The output should be every line below, retyped exactly, with no images.

(INPUT DATA)
============================================================
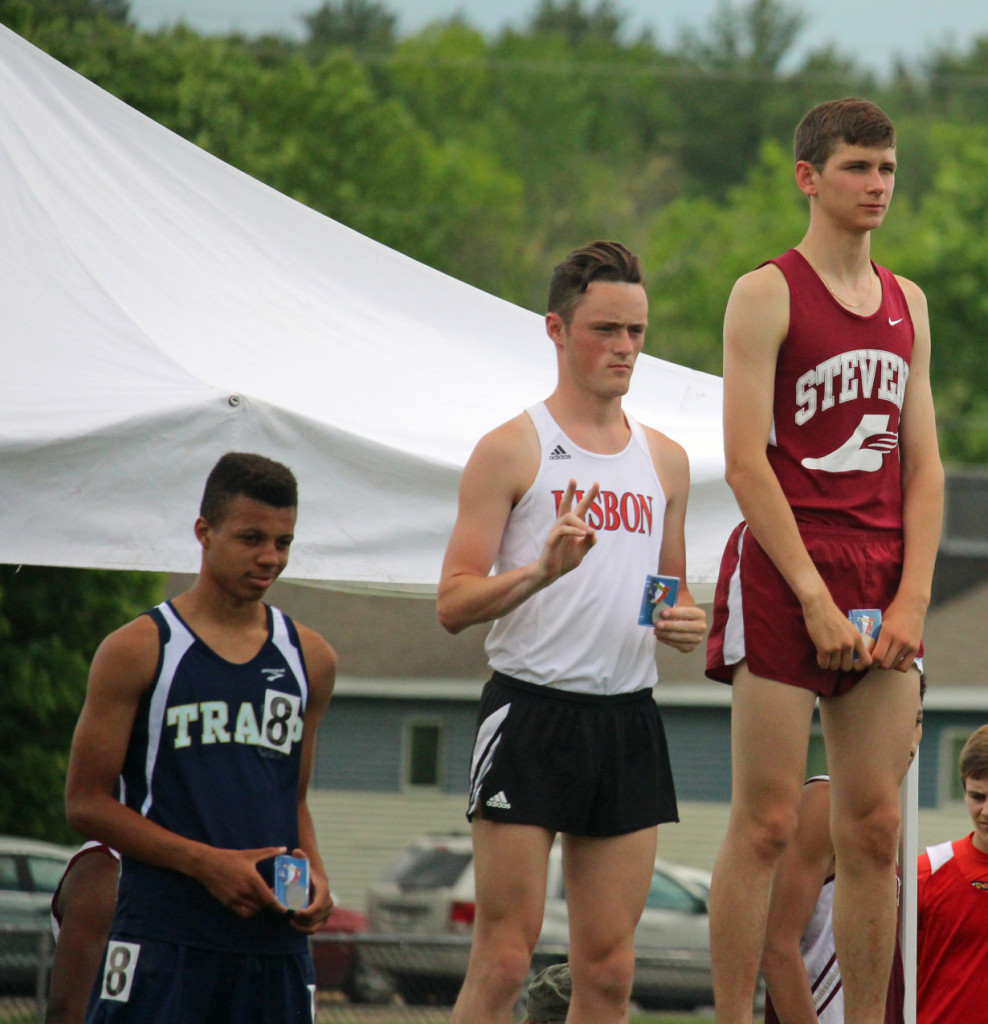 John Hassett, state champion in the 1600 meter run, on the winners podium. Photo by John Richardson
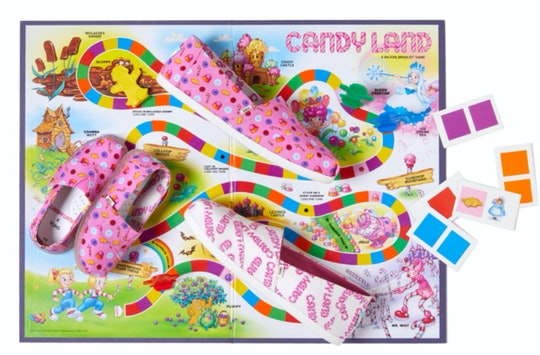 Toms shoes with Candyland prints laying on top of a Candyland board game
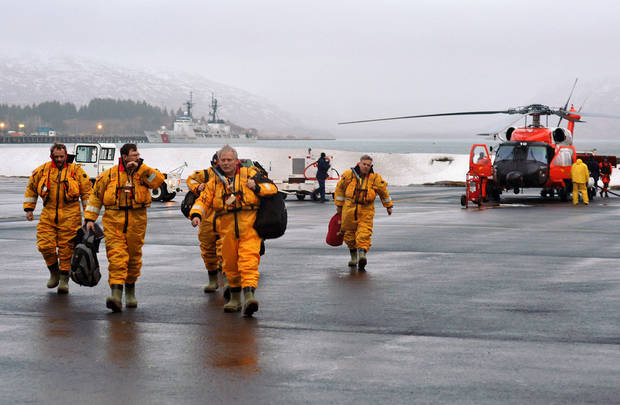 In this photo provided by the United States Coast Guard, crew members of the mobile drilling unit Kulluk arrive at Air Station Kodiak after being airlifted by a Coast Guard helicopter crew from a vessel 80 miles southwest of Kodiak, Alaska on Saturday, Dec. 29, 2012. A total of 18 crew members of the mobile drilling unit were airlifted to safety after they suffered issues and setbacks with the tug and tow. (AP Photo/United States Coast Guard, Petty Officer 3rd Class Jonathan Klingenberg)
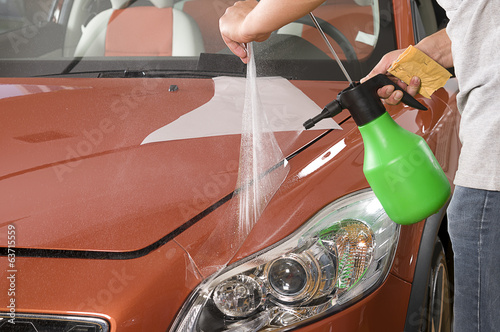 Applying nano coating on orange car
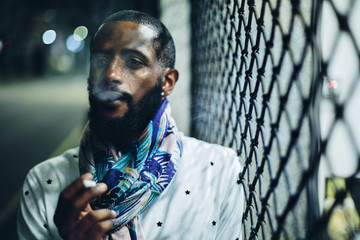 Portrait of smoking man with cigarette outdoor. Mixed race black skin and beard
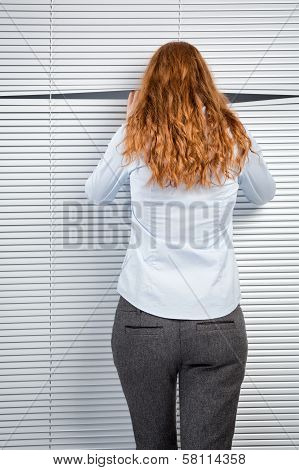 Spying Or Curious Businesswoman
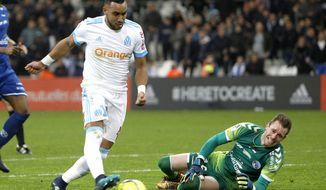 Marseille's Dimitri Payet, left, controls the ball past Strasbourg's Alexandre Oukidja, to score during the League One soccer match between Marseille and Strasbourg, at the Velodrome stadium, in Marseille, southern France, Tuesday, Jan.16, 2018. (AP Photo/Claude Paris)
============================================================
(RESULT OF THE TASK)
 John Hassett, state champion in the 1600 meter run, on the winners podium. Photo by John Richardson
 Toms shoes with Candyland prints laying on top of a Candyland board game
 In this photo provided by the United States Coast Guard, crew members of the mobile drilling unit Kulluk arrive at Air Station Kodiak after being airlifted by a Coast Guard helicopter crew from a vessel 80 miles southwest of Kodiak, Alaska on Saturday, Dec. 29, 2012. A total of 18 crew members of the mobile drilling unit were airlifted to safety after they suffered issues and setbacks with the tug and tow. (AP Photo/United States Coast Guard, Petty Officer 3rd Class Jonathan Klingenberg)
 Applying nano coating on orange car
 Portrait of smoking man with cigarette outdoor. Mixed race black skin and beard
 Spying Or Curious Businesswoman
 Marseille's Dimitri Payet, left, controls the ball past Strasbourg's Alexandre Oukidja, to score during the League One soccer match between Marseille and Strasbourg, at the Velodrome stadium, in Marseille, southern France, Tuesday, Jan.16, 2018. (AP Photo/Claude Paris)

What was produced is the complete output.